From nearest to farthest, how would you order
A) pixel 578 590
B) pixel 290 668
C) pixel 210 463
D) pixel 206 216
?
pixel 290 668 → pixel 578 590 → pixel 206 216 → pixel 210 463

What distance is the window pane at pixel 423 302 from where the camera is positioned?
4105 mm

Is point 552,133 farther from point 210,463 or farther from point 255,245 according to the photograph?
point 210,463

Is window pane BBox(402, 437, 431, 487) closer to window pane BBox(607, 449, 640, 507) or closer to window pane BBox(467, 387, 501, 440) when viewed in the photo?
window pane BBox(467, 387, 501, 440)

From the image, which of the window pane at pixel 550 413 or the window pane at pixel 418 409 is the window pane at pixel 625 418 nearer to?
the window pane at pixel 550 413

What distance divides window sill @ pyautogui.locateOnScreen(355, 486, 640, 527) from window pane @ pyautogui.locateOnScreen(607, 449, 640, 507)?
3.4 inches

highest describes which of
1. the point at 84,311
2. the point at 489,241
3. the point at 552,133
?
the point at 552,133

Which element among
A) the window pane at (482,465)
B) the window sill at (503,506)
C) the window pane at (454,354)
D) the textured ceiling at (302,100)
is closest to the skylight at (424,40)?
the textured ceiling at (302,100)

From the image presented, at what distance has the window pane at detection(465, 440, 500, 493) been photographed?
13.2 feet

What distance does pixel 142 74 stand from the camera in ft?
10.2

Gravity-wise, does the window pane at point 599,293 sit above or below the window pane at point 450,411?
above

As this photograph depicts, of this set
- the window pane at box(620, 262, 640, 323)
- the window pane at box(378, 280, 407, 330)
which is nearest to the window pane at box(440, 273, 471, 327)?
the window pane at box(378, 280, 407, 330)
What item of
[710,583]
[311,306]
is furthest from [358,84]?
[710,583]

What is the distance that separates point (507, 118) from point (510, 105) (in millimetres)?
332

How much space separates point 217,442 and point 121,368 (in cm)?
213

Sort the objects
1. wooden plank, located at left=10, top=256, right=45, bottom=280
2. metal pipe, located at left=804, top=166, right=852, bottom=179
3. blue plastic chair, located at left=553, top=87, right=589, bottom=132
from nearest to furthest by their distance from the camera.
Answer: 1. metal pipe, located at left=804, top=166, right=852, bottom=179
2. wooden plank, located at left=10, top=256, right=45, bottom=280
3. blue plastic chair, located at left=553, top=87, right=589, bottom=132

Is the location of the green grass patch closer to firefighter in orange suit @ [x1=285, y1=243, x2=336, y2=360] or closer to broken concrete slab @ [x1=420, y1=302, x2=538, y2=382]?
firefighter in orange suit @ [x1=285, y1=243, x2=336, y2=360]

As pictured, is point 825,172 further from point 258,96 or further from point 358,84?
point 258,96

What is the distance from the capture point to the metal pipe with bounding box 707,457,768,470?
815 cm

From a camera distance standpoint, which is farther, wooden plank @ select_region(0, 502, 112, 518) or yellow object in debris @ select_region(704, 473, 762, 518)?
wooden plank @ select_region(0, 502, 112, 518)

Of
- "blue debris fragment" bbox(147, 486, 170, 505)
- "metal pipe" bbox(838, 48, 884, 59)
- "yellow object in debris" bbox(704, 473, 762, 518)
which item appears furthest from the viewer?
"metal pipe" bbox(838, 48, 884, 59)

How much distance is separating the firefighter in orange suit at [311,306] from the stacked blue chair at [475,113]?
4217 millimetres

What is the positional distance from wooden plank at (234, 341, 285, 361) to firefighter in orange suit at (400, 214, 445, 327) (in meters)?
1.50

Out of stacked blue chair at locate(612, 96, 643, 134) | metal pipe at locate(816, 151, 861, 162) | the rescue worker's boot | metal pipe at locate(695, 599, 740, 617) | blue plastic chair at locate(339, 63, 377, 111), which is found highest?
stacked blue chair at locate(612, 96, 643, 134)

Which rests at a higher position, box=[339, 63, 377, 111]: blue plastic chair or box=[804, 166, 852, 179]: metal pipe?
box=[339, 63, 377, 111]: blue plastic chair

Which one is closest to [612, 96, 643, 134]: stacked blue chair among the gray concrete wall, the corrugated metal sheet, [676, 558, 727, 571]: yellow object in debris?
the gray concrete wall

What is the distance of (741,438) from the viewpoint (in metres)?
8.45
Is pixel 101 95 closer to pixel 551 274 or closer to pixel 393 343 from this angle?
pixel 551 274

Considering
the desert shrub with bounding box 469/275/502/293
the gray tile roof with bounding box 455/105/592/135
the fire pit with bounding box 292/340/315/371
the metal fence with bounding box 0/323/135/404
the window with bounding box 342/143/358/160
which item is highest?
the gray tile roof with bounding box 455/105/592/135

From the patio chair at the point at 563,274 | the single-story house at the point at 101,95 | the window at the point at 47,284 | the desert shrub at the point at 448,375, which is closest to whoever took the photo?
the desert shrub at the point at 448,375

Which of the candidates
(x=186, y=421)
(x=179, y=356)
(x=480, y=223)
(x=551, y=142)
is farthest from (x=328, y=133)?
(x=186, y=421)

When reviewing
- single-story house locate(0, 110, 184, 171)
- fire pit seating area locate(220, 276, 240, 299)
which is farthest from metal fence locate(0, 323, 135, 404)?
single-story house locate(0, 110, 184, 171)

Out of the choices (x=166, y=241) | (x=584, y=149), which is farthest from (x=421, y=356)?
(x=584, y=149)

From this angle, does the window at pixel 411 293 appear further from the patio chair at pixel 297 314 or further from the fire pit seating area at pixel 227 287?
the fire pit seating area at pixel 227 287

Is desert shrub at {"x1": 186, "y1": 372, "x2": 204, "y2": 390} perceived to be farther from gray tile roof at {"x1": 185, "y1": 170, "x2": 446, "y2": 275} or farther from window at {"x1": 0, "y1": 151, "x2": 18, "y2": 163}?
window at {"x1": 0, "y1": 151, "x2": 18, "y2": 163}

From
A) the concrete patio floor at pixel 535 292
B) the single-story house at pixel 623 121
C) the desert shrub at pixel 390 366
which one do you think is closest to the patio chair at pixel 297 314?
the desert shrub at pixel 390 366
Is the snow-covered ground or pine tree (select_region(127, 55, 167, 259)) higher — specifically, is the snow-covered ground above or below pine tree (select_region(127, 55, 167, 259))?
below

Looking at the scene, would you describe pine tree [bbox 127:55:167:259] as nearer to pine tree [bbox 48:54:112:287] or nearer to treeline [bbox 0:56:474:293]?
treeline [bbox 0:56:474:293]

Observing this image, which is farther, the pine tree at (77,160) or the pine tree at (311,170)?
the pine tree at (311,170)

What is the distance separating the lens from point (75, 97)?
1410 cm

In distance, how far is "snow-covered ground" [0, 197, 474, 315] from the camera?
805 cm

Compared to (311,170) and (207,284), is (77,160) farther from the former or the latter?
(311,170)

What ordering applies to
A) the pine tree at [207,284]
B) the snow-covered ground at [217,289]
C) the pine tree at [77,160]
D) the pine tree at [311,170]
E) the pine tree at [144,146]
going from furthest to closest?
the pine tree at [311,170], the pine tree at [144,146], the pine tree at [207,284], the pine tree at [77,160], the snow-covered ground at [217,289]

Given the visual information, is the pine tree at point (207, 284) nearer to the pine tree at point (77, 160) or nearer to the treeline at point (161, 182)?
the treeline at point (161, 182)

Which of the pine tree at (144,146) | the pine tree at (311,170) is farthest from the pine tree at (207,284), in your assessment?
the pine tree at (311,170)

....

WRITTEN PROBLEM: Reproduce all of the material above verbatim, from its first line through its last.

THE COMPLETED TASK:
From nearest to farthest, how would you order
A) pixel 578 590
B) pixel 290 668
C) pixel 210 463
D) pixel 206 216
?
pixel 290 668 → pixel 578 590 → pixel 206 216 → pixel 210 463

What distance is the window pane at pixel 423 302 from where the camera is positioned?
4105 mm

Is point 552,133 farther from point 210,463 or farther from point 255,245 according to the photograph?
point 210,463

Is window pane BBox(402, 437, 431, 487) closer to window pane BBox(607, 449, 640, 507) or closer to window pane BBox(467, 387, 501, 440) when viewed in the photo?
window pane BBox(467, 387, 501, 440)

From the image, which of the window pane at pixel 550 413 or the window pane at pixel 418 409 is the window pane at pixel 625 418 nearer to?
the window pane at pixel 550 413

What distance divides window sill @ pyautogui.locateOnScreen(355, 486, 640, 527) from window pane @ pyautogui.locateOnScreen(607, 449, 640, 507)?
3.4 inches

highest describes which of
1. the point at 84,311
2. the point at 489,241
3. the point at 552,133
?
the point at 552,133

Which element among
A) the window pane at (482,465)
B) the window sill at (503,506)
C) the window pane at (454,354)
D) the textured ceiling at (302,100)
is closest to the skylight at (424,40)?
the textured ceiling at (302,100)

From the image presented, at what distance has the window pane at detection(465, 440, 500, 493) been photographed?
13.2 feet

What distance does pixel 142 74 stand from the camera in ft?
10.2

Gravity-wise, does the window pane at point 599,293 sit above or below the window pane at point 450,411?
above

As this photograph depicts, of this set
- the window pane at box(620, 262, 640, 323)
- the window pane at box(378, 280, 407, 330)
which is nearest to the window pane at box(440, 273, 471, 327)?
the window pane at box(378, 280, 407, 330)
What item of
[710,583]
[311,306]
is furthest from [358,84]?
[710,583]

What is the distance that separates point (507, 118) from point (510, 105) (in millimetres)?
332

How much space separates point 217,442 and point 121,368 (in cm)?
213

Sort the objects
1. wooden plank, located at left=10, top=256, right=45, bottom=280
2. metal pipe, located at left=804, top=166, right=852, bottom=179
3. blue plastic chair, located at left=553, top=87, right=589, bottom=132
from nearest to furthest by their distance from the camera.
Answer: 1. metal pipe, located at left=804, top=166, right=852, bottom=179
2. wooden plank, located at left=10, top=256, right=45, bottom=280
3. blue plastic chair, located at left=553, top=87, right=589, bottom=132

Is the location of the green grass patch closer to firefighter in orange suit @ [x1=285, y1=243, x2=336, y2=360] or closer to broken concrete slab @ [x1=420, y1=302, x2=538, y2=382]?
firefighter in orange suit @ [x1=285, y1=243, x2=336, y2=360]

As pictured, is point 825,172 further from point 258,96 or further from point 358,84?
point 258,96

What is the distance from the capture point to the metal pipe with bounding box 707,457,768,470?
815 cm

From a camera distance standpoint, which is farther, wooden plank @ select_region(0, 502, 112, 518) or yellow object in debris @ select_region(704, 473, 762, 518)?
wooden plank @ select_region(0, 502, 112, 518)

Of
- "blue debris fragment" bbox(147, 486, 170, 505)
- "metal pipe" bbox(838, 48, 884, 59)
- "yellow object in debris" bbox(704, 473, 762, 518)
which item appears furthest from the viewer?
"metal pipe" bbox(838, 48, 884, 59)

How much distance is separating the firefighter in orange suit at [311,306] from the stacked blue chair at [475,113]?
4217 millimetres

What is the positional distance from wooden plank at (234, 341, 285, 361) to firefighter in orange suit at (400, 214, 445, 327) (in meters)?
1.50

Out of stacked blue chair at locate(612, 96, 643, 134) | metal pipe at locate(816, 151, 861, 162) | the rescue worker's boot | metal pipe at locate(695, 599, 740, 617) | blue plastic chair at locate(339, 63, 377, 111), which is found highest?
stacked blue chair at locate(612, 96, 643, 134)

Which rests at a higher position, box=[339, 63, 377, 111]: blue plastic chair or box=[804, 166, 852, 179]: metal pipe?
box=[339, 63, 377, 111]: blue plastic chair

Which one is closest to [612, 96, 643, 134]: stacked blue chair among the gray concrete wall, the corrugated metal sheet, [676, 558, 727, 571]: yellow object in debris?
the gray concrete wall

What is the distance of (741,438) from the viewpoint (in metres)?
8.45
Is pixel 101 95 closer to pixel 551 274 or closer to pixel 393 343 from this angle?
pixel 551 274

Considering
the desert shrub with bounding box 469/275/502/293
the gray tile roof with bounding box 455/105/592/135
the fire pit with bounding box 292/340/315/371
the metal fence with bounding box 0/323/135/404
the window with bounding box 342/143/358/160
which item is highest?
the gray tile roof with bounding box 455/105/592/135

From the patio chair at the point at 563,274 | the single-story house at the point at 101,95 | the window at the point at 47,284 | the desert shrub at the point at 448,375, which is closest to whoever took the photo?
the desert shrub at the point at 448,375

Which of the candidates
(x=186, y=421)
(x=179, y=356)
(x=480, y=223)
(x=551, y=142)
is farthest from (x=328, y=133)?
(x=186, y=421)

When reviewing
- single-story house locate(0, 110, 184, 171)
- fire pit seating area locate(220, 276, 240, 299)
which is farthest from metal fence locate(0, 323, 135, 404)?
single-story house locate(0, 110, 184, 171)

Out of the choices (x=166, y=241) | (x=584, y=149), which is farthest from (x=421, y=356)?
(x=584, y=149)

From this angle, does the window at pixel 411 293 appear further from the patio chair at pixel 297 314 or further from the fire pit seating area at pixel 227 287?
the fire pit seating area at pixel 227 287

Is desert shrub at {"x1": 186, "y1": 372, "x2": 204, "y2": 390} perceived to be farther from gray tile roof at {"x1": 185, "y1": 170, "x2": 446, "y2": 275} or farther from window at {"x1": 0, "y1": 151, "x2": 18, "y2": 163}?
window at {"x1": 0, "y1": 151, "x2": 18, "y2": 163}

From
A) the concrete patio floor at pixel 535 292
B) the single-story house at pixel 623 121
C) the desert shrub at pixel 390 366
which one do you think is closest to the patio chair at pixel 297 314?
the desert shrub at pixel 390 366
Is the snow-covered ground or pine tree (select_region(127, 55, 167, 259)) higher — specifically, is the snow-covered ground above or below pine tree (select_region(127, 55, 167, 259))?
below

Looking at the scene, would you describe pine tree [bbox 127:55:167:259] as nearer to pine tree [bbox 48:54:112:287] or nearer to treeline [bbox 0:56:474:293]?
treeline [bbox 0:56:474:293]

Observing this image, which is farther, the pine tree at (77,160) or the pine tree at (311,170)?
the pine tree at (311,170)

What is the distance separating the lens from point (75, 97)?
1410 cm

In distance, how far is "snow-covered ground" [0, 197, 474, 315] from the camera?
805 cm

Compared to (311,170) and (207,284), is (77,160) farther from the former or the latter?
(311,170)

What ordering applies to
A) the pine tree at [207,284]
B) the snow-covered ground at [217,289]
C) the pine tree at [77,160]
D) the pine tree at [311,170]
E) the pine tree at [144,146]
going from furthest to closest?
the pine tree at [311,170], the pine tree at [144,146], the pine tree at [207,284], the pine tree at [77,160], the snow-covered ground at [217,289]

Given the visual information, is the pine tree at point (207, 284) nearer to the pine tree at point (77, 160) or nearer to the treeline at point (161, 182)?
the treeline at point (161, 182)

Which of the pine tree at (144,146) | the pine tree at (311,170) is farthest from the pine tree at (207,284), in your assessment?
the pine tree at (311,170)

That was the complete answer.